I should add a final observation. The test for registration under the Act should be as simple and clear as possible. The interpretation of section 9(3) which I prefer furthers this laudable aim. On any view it is necessary to analyse a restriction by identifying the circumstances in which it may operate. No reason has been suggested why, this having been done, it should be necessary to go on and attempt to apply the "linguistically separable" test. The statutory registration test is mechanistic in the sense that if an agreement contains relevant restrictions it is registrable unless exempted, regardless of whether the restrictions have any significant economic consequences.
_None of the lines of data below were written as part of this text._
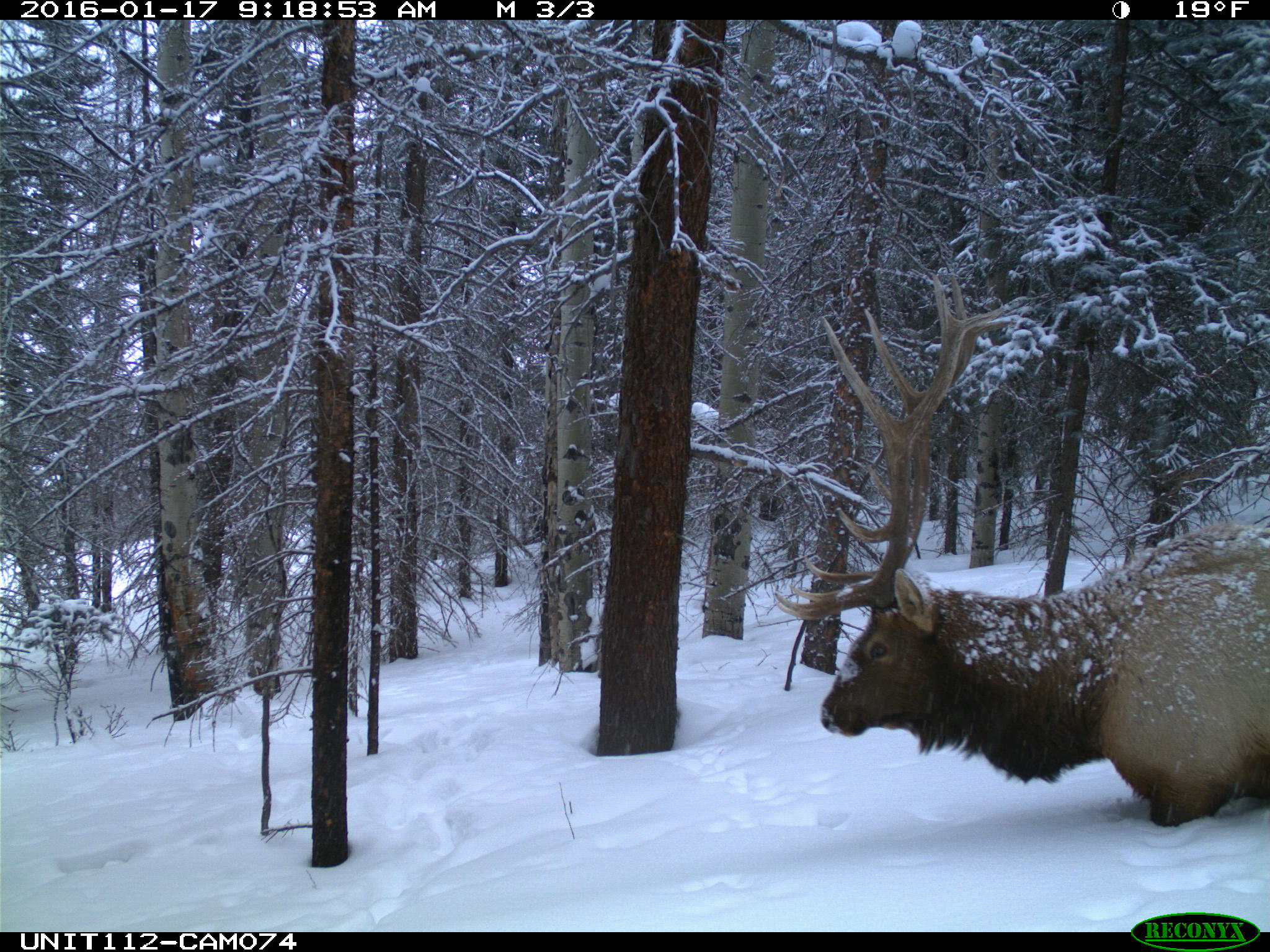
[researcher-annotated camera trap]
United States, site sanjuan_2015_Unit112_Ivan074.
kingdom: Animalia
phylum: Chordata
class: Mammalia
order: Artiodactyla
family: Cervidae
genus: Cervus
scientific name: Cervus elaphus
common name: red deer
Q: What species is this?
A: Cervus elaphus (red deer).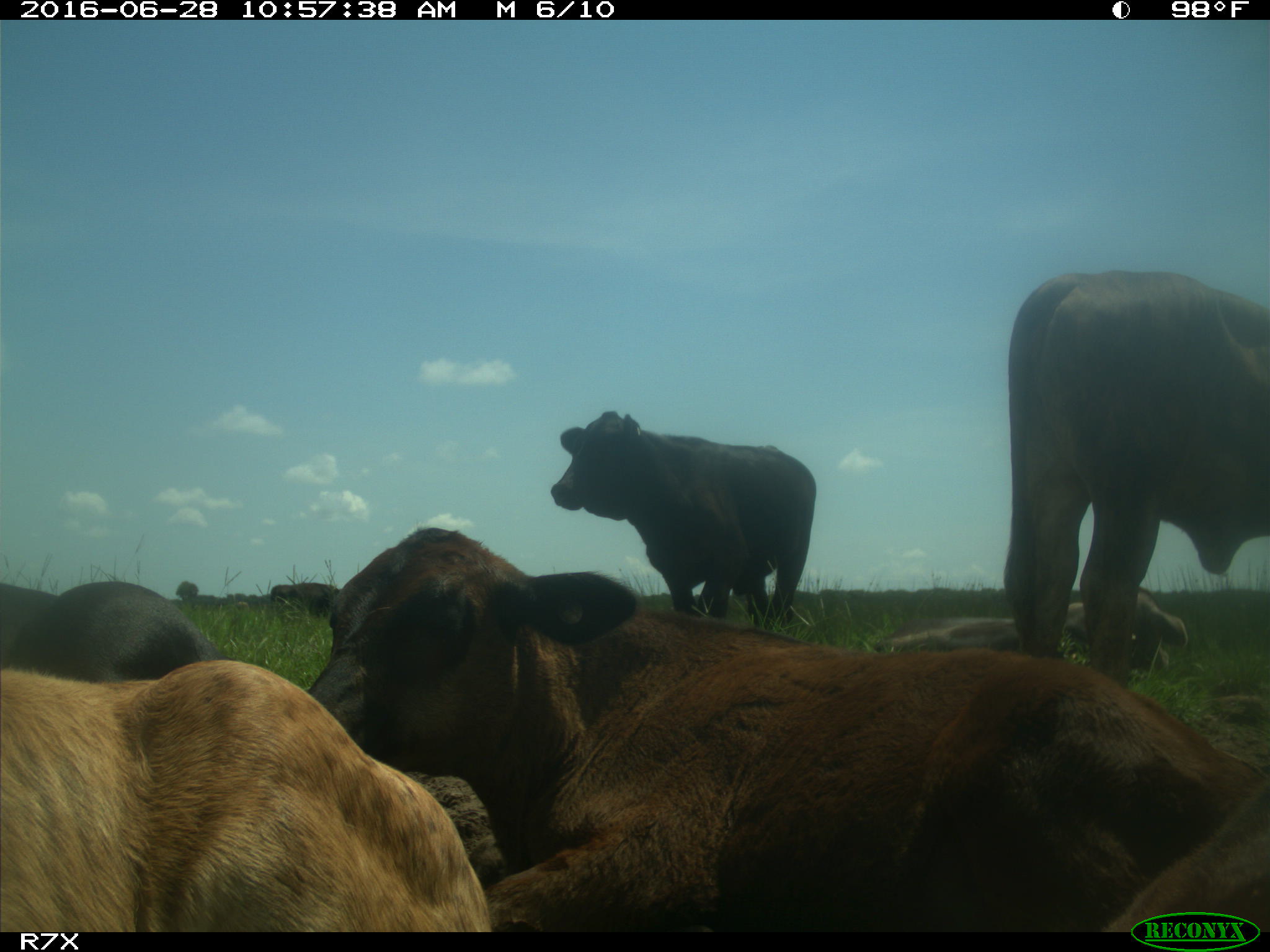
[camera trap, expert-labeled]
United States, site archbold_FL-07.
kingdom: Animalia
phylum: Chordata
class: Mammalia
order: Artiodactyla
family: Bovidae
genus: Bos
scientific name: Bos taurus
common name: domestic cow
Bos taurus (domestic cow).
But there is no warrant for interpreting the Act as elevating form over substance when identifying the existence or scope of restrictions or when applying the statutory exemptions.
I would allow this appeal, set aside the order of the Court of Appeal and restore the order of the judge.
I have had the advantage of reading a draft of the speech of my noble and learned friend, Lord Nicholls of Birkenhead. For the reasons he has given, I too would allow this appeal.
I have had the advantage of reading a draft of the speech of my noble and learned friend, Lord Nicholls of Birkenhead. For the reasons he gives I too would allow this appeal.